L’Epifania del Signore celebra la manifestazione della divinità di Cristo alle Genti, rappresentate dai Magi, uomini sapienti persiani, provenienti dall’Oriente. Questo episodio ci invita a riflettere su alcune verità molto importanti della fede cristiana.

La visita dei Magi è, infatti, il primo segno tangibile che Gesù non è solo il Messia di Israele, ma il Salvatore di tutti i popoli. I Magi, che non conoscevano ancora il vero Dio così come si era rivelato ai patriarchi e ai profeti israeliti, sono mossi da una fame di verità che li porta a percorrere un cammino incredibilmente lungo e faticoso per poter incontrare finalmente il Re dei Giudei. Questo è il simbolo della chiamata universale di Cristo: Egli vuole rivelarsi a ogni uomo, di qualunque nazione o cultura, perché tutti possano partecipare alla sua salvezza.

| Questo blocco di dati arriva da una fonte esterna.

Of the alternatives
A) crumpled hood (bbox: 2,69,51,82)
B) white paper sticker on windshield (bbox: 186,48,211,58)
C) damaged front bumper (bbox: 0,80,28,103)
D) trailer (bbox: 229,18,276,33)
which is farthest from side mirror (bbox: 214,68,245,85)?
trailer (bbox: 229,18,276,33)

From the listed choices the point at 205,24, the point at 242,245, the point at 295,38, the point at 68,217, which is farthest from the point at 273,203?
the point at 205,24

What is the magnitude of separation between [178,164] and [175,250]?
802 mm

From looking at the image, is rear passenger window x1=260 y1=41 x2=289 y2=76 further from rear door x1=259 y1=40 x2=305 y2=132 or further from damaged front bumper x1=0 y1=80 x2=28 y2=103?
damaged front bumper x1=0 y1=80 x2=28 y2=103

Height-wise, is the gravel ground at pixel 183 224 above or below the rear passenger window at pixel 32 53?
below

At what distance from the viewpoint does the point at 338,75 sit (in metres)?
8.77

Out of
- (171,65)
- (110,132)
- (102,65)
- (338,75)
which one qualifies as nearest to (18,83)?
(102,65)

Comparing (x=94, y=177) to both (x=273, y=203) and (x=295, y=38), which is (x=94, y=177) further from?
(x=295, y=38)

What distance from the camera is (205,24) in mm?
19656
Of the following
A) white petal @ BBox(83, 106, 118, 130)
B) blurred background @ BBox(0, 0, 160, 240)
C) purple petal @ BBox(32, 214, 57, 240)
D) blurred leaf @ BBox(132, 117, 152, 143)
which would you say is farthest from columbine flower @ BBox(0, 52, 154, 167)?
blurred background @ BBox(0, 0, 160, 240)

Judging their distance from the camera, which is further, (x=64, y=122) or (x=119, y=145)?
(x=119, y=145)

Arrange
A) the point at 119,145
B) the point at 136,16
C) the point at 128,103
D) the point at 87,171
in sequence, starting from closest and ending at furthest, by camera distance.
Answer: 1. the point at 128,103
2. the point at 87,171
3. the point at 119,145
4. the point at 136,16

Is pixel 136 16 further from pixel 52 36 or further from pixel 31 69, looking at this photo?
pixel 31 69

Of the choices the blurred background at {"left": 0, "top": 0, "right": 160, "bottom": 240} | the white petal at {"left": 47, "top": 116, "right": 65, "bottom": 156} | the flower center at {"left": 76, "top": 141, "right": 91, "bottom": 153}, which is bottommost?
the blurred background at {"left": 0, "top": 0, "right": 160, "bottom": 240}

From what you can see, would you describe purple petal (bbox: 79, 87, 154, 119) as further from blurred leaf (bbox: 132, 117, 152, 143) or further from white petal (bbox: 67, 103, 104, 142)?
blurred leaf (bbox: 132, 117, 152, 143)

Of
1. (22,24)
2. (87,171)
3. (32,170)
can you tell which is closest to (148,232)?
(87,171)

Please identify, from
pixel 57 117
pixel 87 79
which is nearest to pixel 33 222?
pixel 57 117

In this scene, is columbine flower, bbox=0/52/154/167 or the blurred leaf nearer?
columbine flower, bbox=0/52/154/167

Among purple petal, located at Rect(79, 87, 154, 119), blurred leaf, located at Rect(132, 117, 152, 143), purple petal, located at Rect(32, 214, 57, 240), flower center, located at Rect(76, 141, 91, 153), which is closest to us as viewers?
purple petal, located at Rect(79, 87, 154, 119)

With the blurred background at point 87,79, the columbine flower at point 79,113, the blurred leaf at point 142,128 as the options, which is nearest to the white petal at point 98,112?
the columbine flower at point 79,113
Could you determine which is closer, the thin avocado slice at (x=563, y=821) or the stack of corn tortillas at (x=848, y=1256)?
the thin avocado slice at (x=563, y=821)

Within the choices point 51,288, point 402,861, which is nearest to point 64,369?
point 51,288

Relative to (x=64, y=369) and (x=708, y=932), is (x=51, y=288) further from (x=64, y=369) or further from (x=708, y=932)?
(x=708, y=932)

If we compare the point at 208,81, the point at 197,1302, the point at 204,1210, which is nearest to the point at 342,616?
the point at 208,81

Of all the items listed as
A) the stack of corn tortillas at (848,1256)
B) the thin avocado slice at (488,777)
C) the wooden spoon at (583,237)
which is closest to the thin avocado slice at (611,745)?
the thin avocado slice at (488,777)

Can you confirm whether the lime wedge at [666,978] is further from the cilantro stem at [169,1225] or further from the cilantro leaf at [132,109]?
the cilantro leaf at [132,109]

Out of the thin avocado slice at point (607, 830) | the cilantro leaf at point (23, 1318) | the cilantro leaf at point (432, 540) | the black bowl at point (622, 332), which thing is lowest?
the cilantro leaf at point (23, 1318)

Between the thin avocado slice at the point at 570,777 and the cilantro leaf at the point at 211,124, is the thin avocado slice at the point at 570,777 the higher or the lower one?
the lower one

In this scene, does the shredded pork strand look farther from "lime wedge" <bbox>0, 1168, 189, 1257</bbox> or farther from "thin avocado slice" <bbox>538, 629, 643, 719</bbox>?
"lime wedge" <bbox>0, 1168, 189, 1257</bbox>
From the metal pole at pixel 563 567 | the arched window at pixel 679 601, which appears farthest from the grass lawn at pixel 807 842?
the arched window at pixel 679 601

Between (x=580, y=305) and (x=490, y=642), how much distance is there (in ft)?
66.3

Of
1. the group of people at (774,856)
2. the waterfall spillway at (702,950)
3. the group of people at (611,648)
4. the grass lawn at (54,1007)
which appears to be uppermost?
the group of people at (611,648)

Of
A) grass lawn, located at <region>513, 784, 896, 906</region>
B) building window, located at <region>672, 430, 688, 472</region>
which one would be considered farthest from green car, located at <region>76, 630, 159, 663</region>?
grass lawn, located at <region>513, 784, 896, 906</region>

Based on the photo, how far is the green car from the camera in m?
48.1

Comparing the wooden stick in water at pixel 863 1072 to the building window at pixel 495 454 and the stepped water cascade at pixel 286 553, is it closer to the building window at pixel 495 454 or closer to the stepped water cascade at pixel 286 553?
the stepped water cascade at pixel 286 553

La manifestazione di Gesù ai Magi è una chiara testimonianza dell’amore universale di Dio. Egli ama tutti, cioé vuole che tutti giungano alla conoscenza della verità e, per mezzo di essa, essere liberati dal peccato e dunque salvati. In Cristo, Dio si dona senza riserve, desideroso che nessuno si perda. Questo ci richiama al nostro dovere missionario: come i Magi hanno ricevuto il dono della conoscenza di Cristo, così anche noi siamo chiamati a portare questa luce a chi ancora vive nell’ignoranza del Vangelo.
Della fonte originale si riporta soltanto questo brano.